Excerpt to read:
TD Bank subsequently announced that an insufficient number of TD.PF.I holders wanted to make the switch into the floating rate series, therefore all shares will be fixed rate ones for the next five years. National Bank has yet to announce whether there was sufficient interest in switching into the floating rate alternative to NA.PR.C. With yields expected to peak within the next year or so, investors are choosing the certainty of a relatively high fixed rate dividend rather than the floating rate alternative that might suffer once yields begin to recede.

In issuer news, DBRS upgraded the preferred shares of Co-operators General Insurance Company to Pfd-2 from Pfd-2 (low). The rating agency notes the company has generated strong and consistent growth and improved underwriting profitability, while maintaining prudent liquidity, leverage and capital levels.

In addition, the S&P/TSX Preferred Share index rebalanced in October with sixteen deletions and only one addition. Also during October, there were no redemptions of preferred shares and no new issues.

The seven largest preferred share ETFs continued to experience net withdrawals in October, with total outflows of $73.5 million. A smaller preferred share ETF, the Evolve Dividend Stability Preferred Share Index ETF, was closed and de-listed in October. It had only $12 million in assets as of August.

Problem description:
Retype the passage of the preferred share excerpt above that begins with the words containing "In issuer news, DBRS" and ends with "as of August.".

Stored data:
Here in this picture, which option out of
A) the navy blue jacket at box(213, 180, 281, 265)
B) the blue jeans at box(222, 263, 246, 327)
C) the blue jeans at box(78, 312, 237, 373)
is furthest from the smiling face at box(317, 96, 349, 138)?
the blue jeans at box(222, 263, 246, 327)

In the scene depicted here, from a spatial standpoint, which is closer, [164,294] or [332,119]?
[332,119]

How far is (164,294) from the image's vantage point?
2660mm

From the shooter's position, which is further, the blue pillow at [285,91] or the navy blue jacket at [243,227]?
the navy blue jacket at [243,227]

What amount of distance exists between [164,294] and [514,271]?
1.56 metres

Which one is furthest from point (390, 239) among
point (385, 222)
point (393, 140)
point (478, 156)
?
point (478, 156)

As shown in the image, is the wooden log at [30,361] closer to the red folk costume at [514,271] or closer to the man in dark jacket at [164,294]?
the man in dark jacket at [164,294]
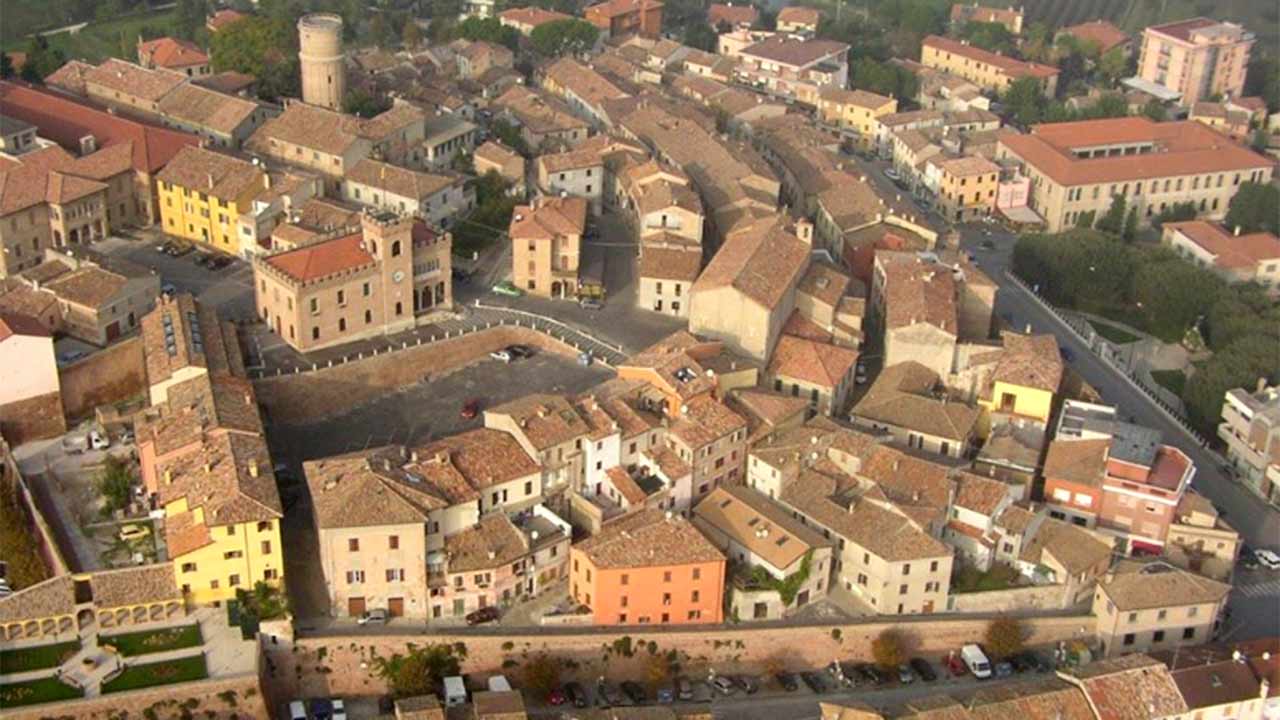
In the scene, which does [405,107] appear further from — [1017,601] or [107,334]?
[1017,601]

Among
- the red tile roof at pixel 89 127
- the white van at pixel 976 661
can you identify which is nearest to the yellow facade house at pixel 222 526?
the white van at pixel 976 661

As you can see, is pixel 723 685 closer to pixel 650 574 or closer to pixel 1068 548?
pixel 650 574

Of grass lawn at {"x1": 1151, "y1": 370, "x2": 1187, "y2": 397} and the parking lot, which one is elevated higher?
the parking lot

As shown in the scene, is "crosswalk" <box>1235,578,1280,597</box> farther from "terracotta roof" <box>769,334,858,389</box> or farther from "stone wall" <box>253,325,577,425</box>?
"stone wall" <box>253,325,577,425</box>

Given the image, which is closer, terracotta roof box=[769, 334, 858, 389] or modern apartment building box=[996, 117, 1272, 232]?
terracotta roof box=[769, 334, 858, 389]

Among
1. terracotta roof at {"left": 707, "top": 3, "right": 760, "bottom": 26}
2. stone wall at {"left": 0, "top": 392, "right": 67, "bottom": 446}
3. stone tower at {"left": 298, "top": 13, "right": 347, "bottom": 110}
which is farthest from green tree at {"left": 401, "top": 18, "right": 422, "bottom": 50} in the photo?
stone wall at {"left": 0, "top": 392, "right": 67, "bottom": 446}

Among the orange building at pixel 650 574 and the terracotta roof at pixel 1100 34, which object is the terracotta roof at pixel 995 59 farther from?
the orange building at pixel 650 574

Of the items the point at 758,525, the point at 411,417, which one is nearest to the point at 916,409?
the point at 758,525
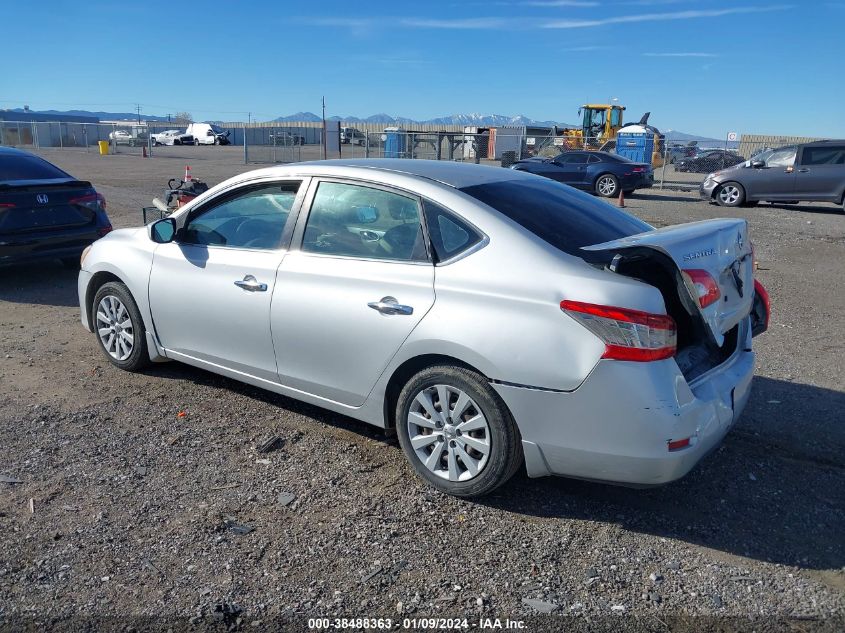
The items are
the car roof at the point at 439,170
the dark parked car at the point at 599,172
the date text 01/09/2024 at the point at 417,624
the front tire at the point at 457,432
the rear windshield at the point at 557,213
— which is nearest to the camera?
the date text 01/09/2024 at the point at 417,624

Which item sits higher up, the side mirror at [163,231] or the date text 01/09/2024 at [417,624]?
the side mirror at [163,231]

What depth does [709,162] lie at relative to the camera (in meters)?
34.8

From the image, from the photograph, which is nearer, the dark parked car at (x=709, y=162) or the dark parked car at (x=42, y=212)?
the dark parked car at (x=42, y=212)

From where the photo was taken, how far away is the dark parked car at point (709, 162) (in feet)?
106

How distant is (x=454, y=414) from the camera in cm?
377

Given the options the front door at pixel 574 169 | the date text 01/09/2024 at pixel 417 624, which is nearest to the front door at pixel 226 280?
the date text 01/09/2024 at pixel 417 624

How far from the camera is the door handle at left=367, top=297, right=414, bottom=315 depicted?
12.6 ft

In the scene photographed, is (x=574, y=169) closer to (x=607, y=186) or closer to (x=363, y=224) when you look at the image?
(x=607, y=186)

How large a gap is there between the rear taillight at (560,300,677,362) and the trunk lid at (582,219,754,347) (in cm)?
27

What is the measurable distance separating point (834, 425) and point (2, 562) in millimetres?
4876

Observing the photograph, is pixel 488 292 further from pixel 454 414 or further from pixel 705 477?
pixel 705 477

Answer section:
In issuer news, DBRS upgraded the preferred shares of Co-operators General Insurance Company to Pfd-2 from Pfd-2 (low). The rating agency notes the company has generated strong and consistent growth and improved underwriting profitability, while maintaining prudent liquidity, leverage and capital levels.

In addition, the S&P/TSX Preferred Share index rebalanced in October with sixteen deletions and only one addition. Also during October, there were no redemptions of preferred shares and no new issues.

The seven largest preferred share ETFs continued to experience net withdrawals in October, with total outflows of $73.5 million. A smaller preferred share ETF, the Evolve Dividend Stability Preferred Share Index ETF, was closed and de-listed in October. It had only $12 million in assets as of August.